= Beginning of Section =

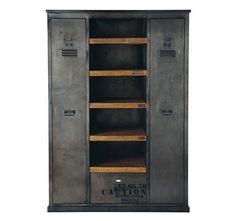 Armoire vintage industriel Acier et bois prix promo PrivateFloor 640.00 € TTC Prix non Abonné : 960.00 €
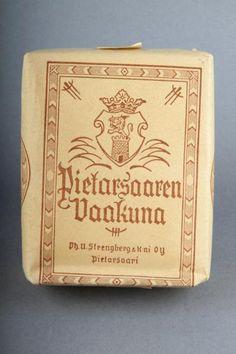 Forssan museo. Strenbergin tupakkatehtaan Pietarsaaren Vaakuna-tupakkaa.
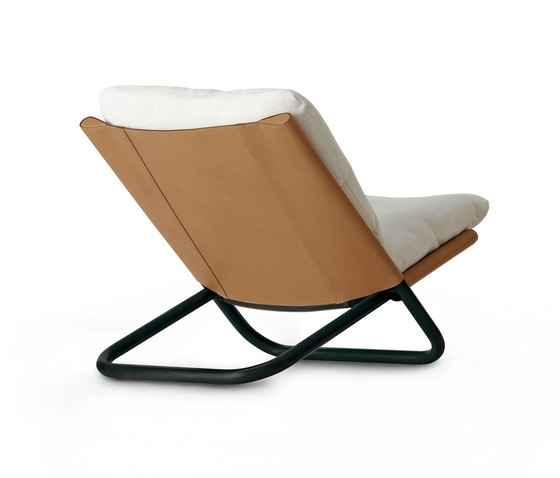 Cross low armchair by ARFLEX | Lounge chairs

= End of Section =

Every line of the listing is to be retyped exactly; pictures stay out.

 Armoire vintage industriel Acier et bois prix promo PrivateFloor 640.00 € TTC Prix non Abonné : 960.00 €
 Forssan museo. Strenbergin tupakkatehtaan Pietarsaaren Vaakuna-tupakkaa.
 Cross low armchair by ARFLEX | Lounge chairs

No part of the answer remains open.